METHODS
Sample collection
The questing ticks were collected by the flagging method, and blood-sucking ticks were collected from cattle in Shulan. These ticks were identified to species as described elsewhere (Deng, 1978; Shao, Zhang, Li, Huang, & Yan, 2020). Every 10 ticks were pooled into a 1.5 mL Eppendorf tube according to the collection sites and species and stored at -80°C until use.
RNA library construction and sequencing
After washing with 75% ethanol and RNA/DNA-free water, pooled ticks in tubes were added with 800 μL Dulbecco’s modified Eagle’s minimum essential medium (DMEM) and two stainless steel beads (3 mm diameter), and crushed using the Tissuelyser (Jingxin, Shanghai, China) at 70 Hz for 2 min. The lysates were centrifuged at 12000 rpm for 10 min at 4 °C, and the supernatant was further pooled for library construction according to the collection sites and species (Supplementary Table S1). After digested with micrococcal nuclease (NEB, USA) in 37 °C for 2 h, the pooled samples were used for viral RNA extraction with the TIANamp Virus RNA kit (TIANGEN, Beijing, China).

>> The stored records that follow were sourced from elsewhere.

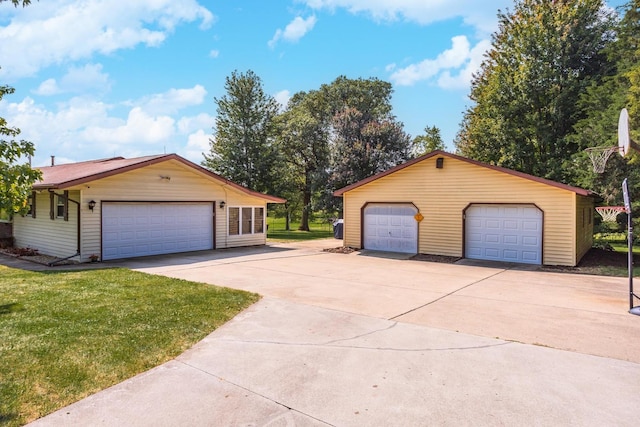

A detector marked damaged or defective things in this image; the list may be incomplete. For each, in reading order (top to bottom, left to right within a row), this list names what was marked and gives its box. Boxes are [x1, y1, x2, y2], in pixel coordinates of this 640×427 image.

detached two-car garage [336, 150, 596, 264]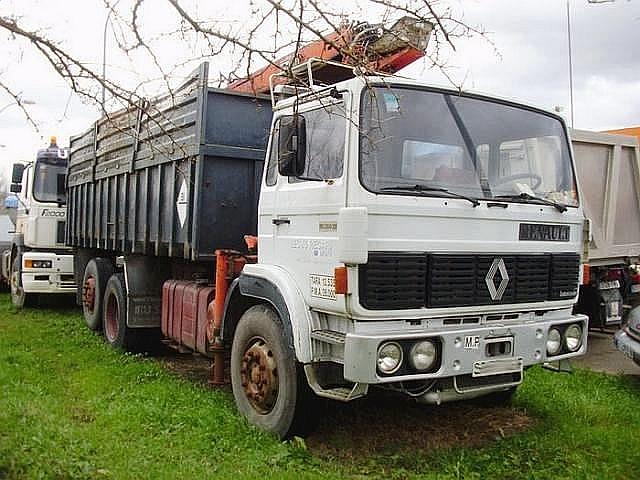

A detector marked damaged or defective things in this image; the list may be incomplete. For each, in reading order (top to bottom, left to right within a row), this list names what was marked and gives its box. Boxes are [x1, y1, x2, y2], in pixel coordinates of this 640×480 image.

rusty metal part [240, 338, 278, 412]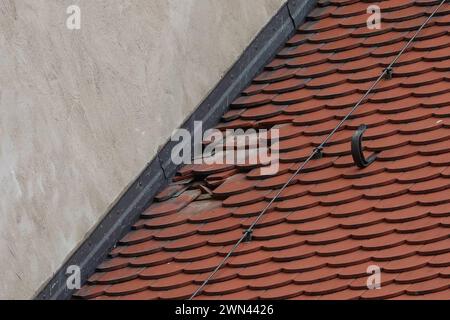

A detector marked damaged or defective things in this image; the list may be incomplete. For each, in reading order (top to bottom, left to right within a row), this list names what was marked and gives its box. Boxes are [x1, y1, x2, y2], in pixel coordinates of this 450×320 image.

damaged area of roof [74, 0, 450, 300]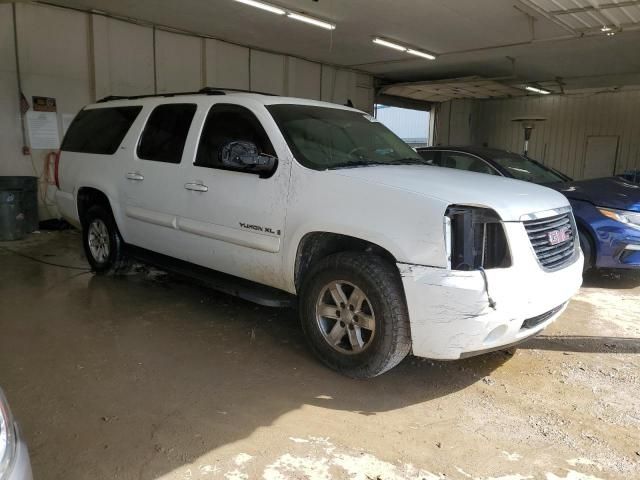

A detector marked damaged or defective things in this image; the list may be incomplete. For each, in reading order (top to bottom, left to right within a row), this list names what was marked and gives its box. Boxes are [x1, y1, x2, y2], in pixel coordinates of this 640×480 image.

damaged front bumper [400, 249, 584, 358]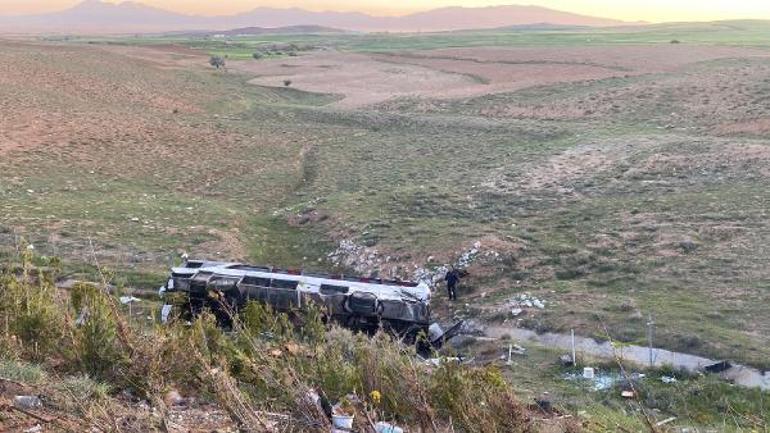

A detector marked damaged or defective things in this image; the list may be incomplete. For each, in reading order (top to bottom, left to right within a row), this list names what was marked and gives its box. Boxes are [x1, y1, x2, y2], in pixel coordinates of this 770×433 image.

overturned bus [158, 260, 456, 348]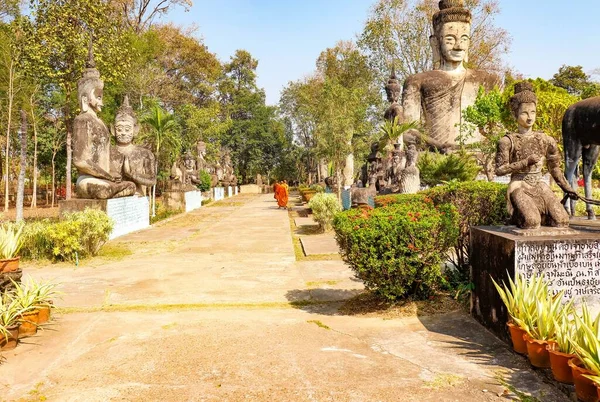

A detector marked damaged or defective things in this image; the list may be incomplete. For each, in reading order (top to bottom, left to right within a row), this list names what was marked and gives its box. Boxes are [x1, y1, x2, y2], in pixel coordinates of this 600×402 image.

cracked concrete path [0, 193, 568, 400]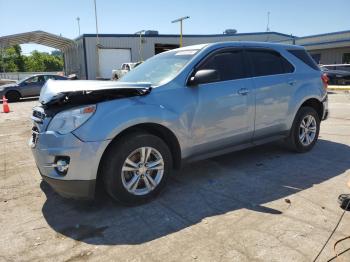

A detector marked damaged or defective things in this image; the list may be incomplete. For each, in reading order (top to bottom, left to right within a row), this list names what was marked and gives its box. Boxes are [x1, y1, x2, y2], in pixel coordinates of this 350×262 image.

dented hood [39, 79, 152, 106]
damaged suv [30, 42, 328, 204]
crumpled front bumper [31, 130, 110, 200]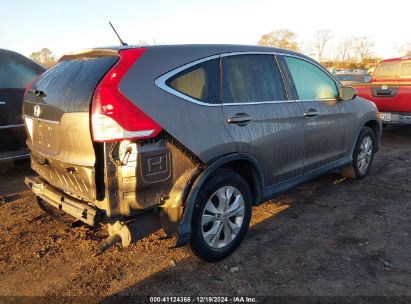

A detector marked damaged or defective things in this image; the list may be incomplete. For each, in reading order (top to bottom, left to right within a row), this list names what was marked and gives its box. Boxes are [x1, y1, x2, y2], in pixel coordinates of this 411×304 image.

The extracted RNA was subjected to metagenomic sequencing at Tanpu Biological Technology Co., LTD (Shanghai, China). Briefly, the RNA from each pool was used for library preparation with the NEBNext® UltraTM RNA Library Prep Kit for Illumina® (NEB, USA) according to the manufacturer’s instructions. After adapter ligation, 10 cycles of PCR amplification were performed for target enrichment. The libraries were pooled at equal molar ratio, denatured and diluted to optimal concentration, and sequenced with an Illumina NovaSeq 6000 System.
Transcriptome analysis
Transcriptome analysis was conducted as described elsewhere (Gordon et al., 2020). Briefly, after trimming and removing low quality reads, the paired-raw reads were purified by removing ribosomal RNA, host contamination, and bacteria sequences using BBMap program (https://github.com/BioInfoTools/bbmap), and assembled into contigs with SPAdes v3.14.1 (https://github.com/abl ab/spades) and SOAPdenovo v2.04 (https://github.com/aquaskyline/SOAPdenovo-Trans) (Prjibelski, Antipov, Meleshko, Lapidus, & Korobeynikov, 2020; Xie et al., 2014). After being compared with the nonredundant nucleotide (nt) and protein (nr) database downloaded from GenBank using BLAST+ v2.10.0, the assembled contigs were filtered to remove the host and bacterial sequences. The relative abundance of the identified viruses was determined by mapping the reads back to the assembled contigs using Bowtie2 v2.3.3.1.
Viral genome confirmation and annotation
The assembled contigs were compared with NCBI nucleotide and viral refseq database using BLAST (V2.10.0+), and used as a reference for designing specific primers to confirm and analyze the sequences of terminal ends, using the nested reverse transcription-polymerase chain reaction (RT-PCR) and the rapid amplification of cDNA ends (RACE) as described elsewhere (Ma et al., 2021; Y. C. Wang et al., 2021). Detailed information on the primers for the detection or whole genome amplification are shown in Supplementary Table S2. Potential open reading frames (ORFs) in the viral sequences were predicted using ORFfinder (https://www.ncbi.nlm.nih.gov/ orffinder/).
Virus classification
All the viruses identified in this study were classified according to the latest International Committee on Taxonomy of Viruses (ICTV) report of virus taxonomy (https://talk.ictvonline.org/ictvreports/ictv_online_report/). A novel viral species should be satisfied with one of the following conditions as described before (Xu et al., 2021). namely, (i) <80% nucleotide (nt) identity across the complete genome; or (ii) <90% amino acid (aa) identity of the RNA-dependent RNA polymerase (RdRp) domain with the known viruses. All novel viruses were named as the collection sites that the virus was first identified, followed by common viral names according to their taxonomy. All the viral strains would be marked with ‘Northeatern (NE)’ to distinguish them from the virus strains identified in other studies.
Phylogenetic analyses
To confirm the phylogenetic relationships of the viruses discovered in this study, representative reference viral sequences were retrieved from the GenBank database (Supplementary Table S3), and aligned using ClustalW available within MEGA 7.0. Phylogenetic analyses were conducted with the aligned sequences using the maximum-likelihood method in MEGA version 7.0 with the best-fit substitution model for each alignment (Kumar, Stecher, & Tamura, 2016). A bootstrapping analysis of 1000 replicates were conducted in the analysis, and the bootstrap values more than 70 were shown in the trees.